Possible Answer: I think the Bai music is unique compared to all others due to the history that influenced it and the area it was created in. Most music people listen to nowadays correspond to composers who create the music in cities, comfortable homes or studios. Bai music was most likely composed in the countryside and relates to nature and the lives of the Bai people.

 

9. What are popular Chinese music pieces?

Possible Answer: 《岷江夜曲 《四季歌》 《绿岛小夜曲》 《海东调》 《栽秧调》《霸王鞭调》

 

History of Bai Music:

This category just talks about the general history of the Bai music and how it's changed to the form it's taken on today.

10. What is the history of Bai music?

Possible Answer: Bai music was brought to Xizhou by a band of traveling musicians who had learned the music from farther lands. When they came to Xizhou they performed their music for the emperor and the emperor enjoyed the music so much that the imbued it together with his empire’s daily life. He asked the musicians to teach the local people the music so that he could listen to the music as much as he wanted.  Eventually the villagers had all heard about this music and many of them had been turned villager to musician. To this day there are still many bands that play Dongjing music. 

 

11. Has anything influenced changes on to Bai Music along the way? 

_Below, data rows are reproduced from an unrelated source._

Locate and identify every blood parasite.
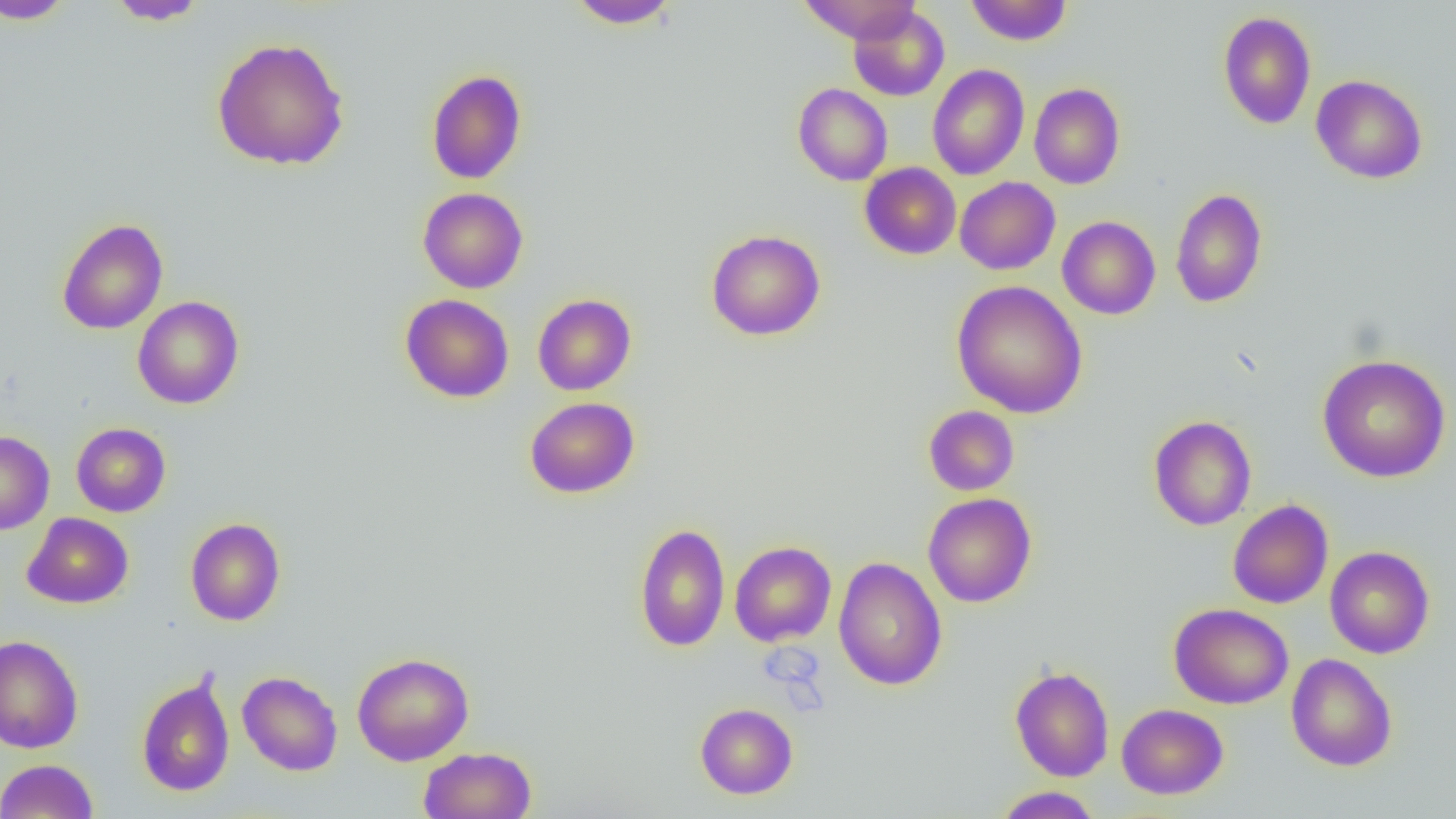
No blood parasites seen.

{
  "slide_level_diagnosis": "no evidence of blood parasites",
  "magnification": "1000x",
  "preparation": "thin blood film",
  "modality": "light microscopy",
  "uninfected_red_blood_cell_locations": "approximate bounding boxes as (x1, y1, x2, y2) in pixels: (0, 0, 76, 25), (567, 0, 681, 29), (798, 0, 921, 43), (965, 0, 1072, 46), (107, 1, 209, 26), (848, 6, 950, 102), (1217, 11, 1317, 129), (211, 37, 350, 170), (927, 64, 1029, 180), (426, 69, 527, 184), (1311, 74, 1428, 184), (793, 83, 893, 185), (1029, 83, 1125, 189), (859, 162, 961, 259), (955, 177, 1060, 275), (418, 187, 528, 293), (1170, 188, 1268, 308), (1057, 216, 1160, 320), (56, 218, 168, 335), (706, 229, 825, 341), (951, 280, 1088, 418), (400, 294, 514, 403), (533, 294, 636, 395), (132, 296, 244, 409), (1317, 353, 1452, 483), (524, 396, 640, 498), (923, 405, 1020, 495), (1148, 415, 1257, 530), (72, 422, 171, 517), (0, 431, 54, 534), (923, 492, 1037, 608), (1228, 499, 1333, 609), (22, 512, 134, 609), (185, 517, 286, 626), (634, 522, 730, 652), (729, 541, 837, 646), (1325, 546, 1435, 658), (730, 549, 947, 662), (833, 557, 947, 691), (1169, 602, 1294, 709), (0, 635, 84, 753), (352, 652, 474, 766), (1285, 653, 1397, 771), (1010, 665, 1114, 782), (237, 671, 343, 776), (136, 672, 235, 797), (695, 702, 797, 799), (1117, 704, 1228, 799), (419, 746, 537, 819), (0, 759, 99, 818), (993, 787, 1102, 818)",
  "image_size": "1456×819 pixels",
  "field_of_view": "single"
}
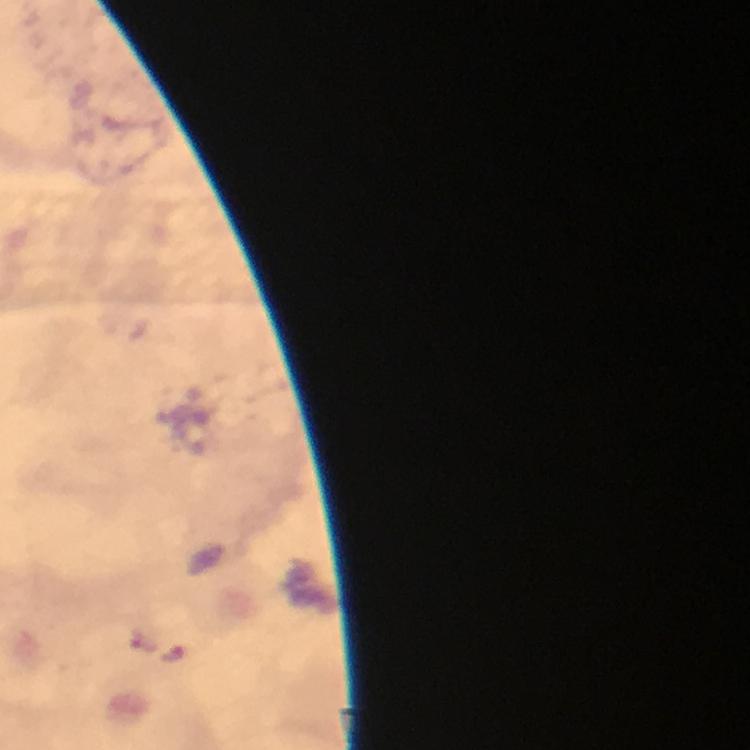

Approximate centers as (x, y) in pixels. Malaria parasite locations: (172, 654). Thick smear. 100x magnification. Image is 750×750 pixels. Giemsa stain. A crop from one field of view. Smartphone photograph taken through a microscope. Immersion oil applied. From a diagnostic examination for malaria.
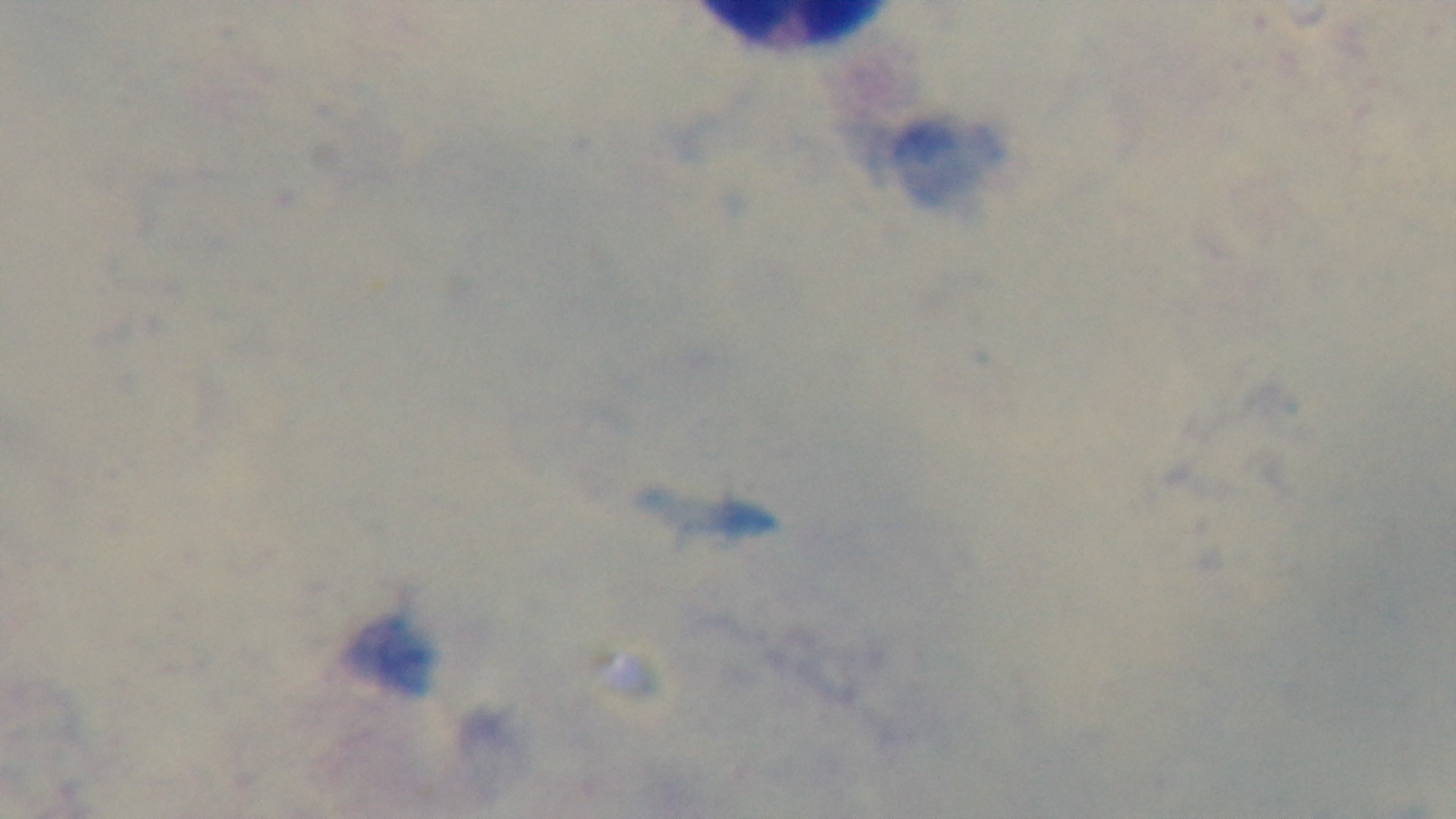

stain = Giemsa
modality = light microscopy
field of view = one from the slide
preparation = thick blood film
capture = mounted 4K digital camera
objective = 100x oil immersion
malaria status = negative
Point out each Plasmodium parasite.
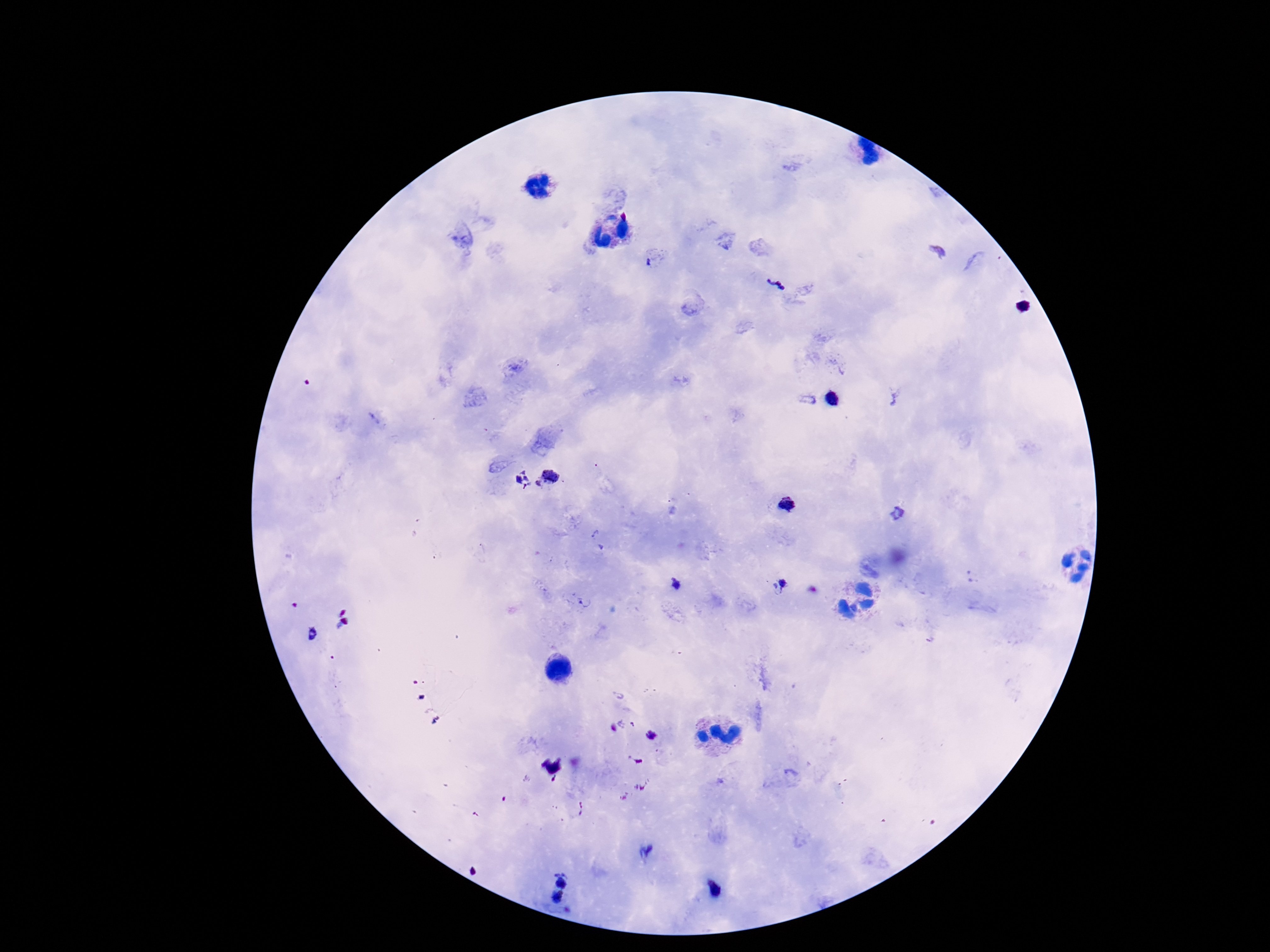
Approximate object centers, in pixels from the top-left corner.
Plasmodium parasites: (x=650, y=263), (x=775, y=283), (x=834, y=400), (x=548, y=478), (x=522, y=480), (x=789, y=504), (x=897, y=514), (x=596, y=534), (x=783, y=584), (x=675, y=586), (x=585, y=602), (x=618, y=695), (x=650, y=735), (x=646, y=851), (x=562, y=878), (x=714, y=889), (x=558, y=897).

Photographed through the microscope eyepiece with a smartphone camera. One field from this slide. Patient malaria status: infected. 100x magnification. Thick blood smear. Giemsa-stained preparation. Image is 1270×952 pixels.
Point out each Plasmodium parasite.
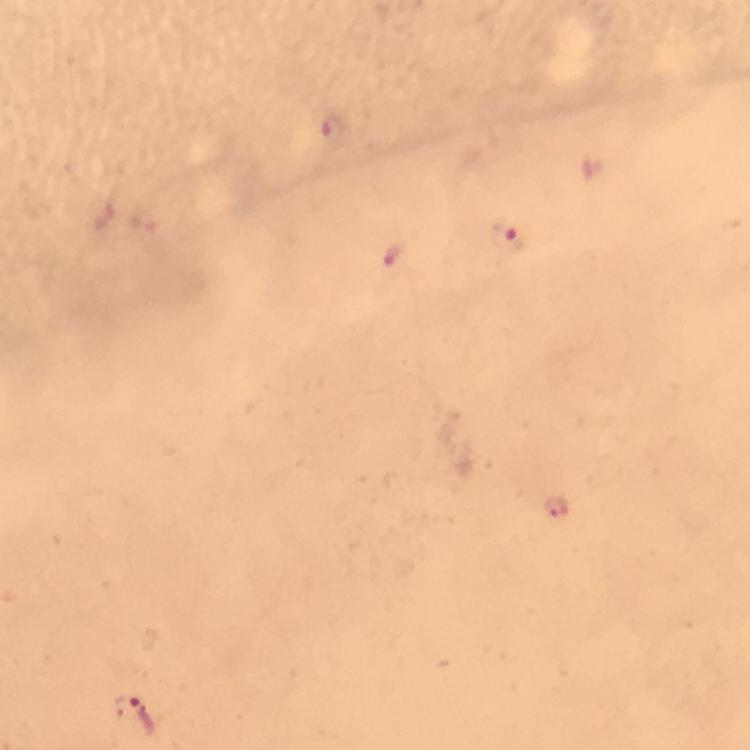

Approximate centers as (x, y) in pixels.
Plasmodium parasites: (331, 128), (509, 239), (395, 255), (558, 504), (132, 711).

stain: Giemsa
immersion_oil: used
capture: smartphone photograph through a microscope
context: from a diagnostic examination for malaria
cropped_from: one field of view
preparation: thick blood film
image_size: 750×750 pixels
magnification: 100x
Identify the parasite.
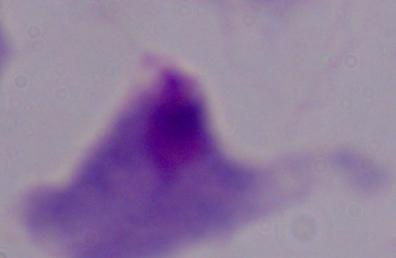

This is a trichomonad.

Photomicrograph. 1000x magnification.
State which parasite is depicted.
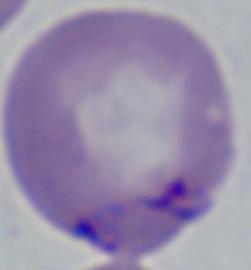
Babesia.

modality = photomicrograph
magnification = 1000x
Name the parasite shown.
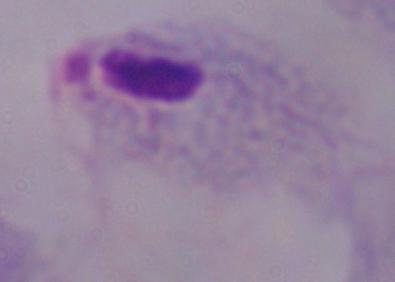

This is a trichomonad.

Captured at 1000x magnification. Photomicrograph.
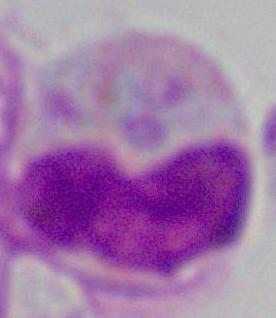
Photomicrograph. 1000x magnification. A white blood cell is shown.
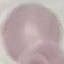
Malaria status: uninfected. Photographed with a smartphone camera at the microscope eyepiece. Thin blood smear. Cell patch, automatically extracted from a larger field of view and resized to 64 × 64 pixels. Giemsa stain.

Possible Answer: The Cultural Revolution, but besides that there was nothing else that was particular big. 

12. What changes has it caused with the Bai Music?

Possible Answer: Bai music was changed during the Cultural Revolution because Mao regulated entertainment use. He would not allow anyone to listen to music, but only certain songs that he chose and believed related to his cause. 

Source Information: 

1. Online: Wikipedia- Music of Yunnan, http://en.wikipedia.org/wiki/Music_of_Yunnan

2. Online: baidu- Music of the Baihttp://baike.baidu.com/view/197368.htm

3. Online: Wikipedia- List of Chinese Musical Instruments, http://en.wikipedia.org/wiki/List_of_Chinese_musical_instruments

4. Online: Culture Grams- China, http://online.culturegrams.com/world/accessible_report.php?cid=34

5. Online: Sounds of Naturehttp://www.s-o-n.net/luguan01.htm

6. Online: 8 Traditional Sounds in Chinese Music, http://china.answers.com/chinese-culture/8-traditional-sounds-in-chinese-music  

7. Online: The Sound of Silk and Bamboo, http://www.melodyofdragon.org/traditions.html

8. Online: Popular Chinese Songs, http://pgoh13.com/chinese_songs.php

9. Mr.T (3-5)

10. Mr.Linden (3-5)

11. Mr.Craig (3-5)

12. Ms.Mai (3-5)

13. Andrew (3-5)

14. Frank (3-5)

15. Su Mei (3-5)

16. Seb (3-5)

17. Xiao Tang (3-5)

18. Isabelle (3-50

19. Annaliese (3-50

20. Mr. Zhao (Leader of many Bai Music bands)

21. Mr. Yang (The guard for YangZhouRan)

22. Mr. Dong (The 88 year old scholar)

23. Mr. Zhang (The instrument maker)

24. Mr. Zhang (The Erhu player)

Hello! I'm 13 years old and in 8th grade. I'm from Hong Kong and this is my 1st year in Shanghai. I was born in Hong Kong and lived there for 8 years, moved to Beijing for 4 and now I'm in Shanghai. I'm half cantonese, half taiwanese. Some of my hobbies include drawing, playing badminton, singing, and playing the piano and guitar. I have a huge passion for music and it's one of the biggest influences in my life. I've played guitar for 1 1/2 years and the piano for 10 years now. Now that I'm back in Shanghai I don't feel at all regretful that I chose to come on this journey. I miss the clear starry nights of Xizhou, the fresh air and the sense of calm being there gives me. This was an experience that I will never forget and I wish the future Microcampus kids the best of luck in their journey to come!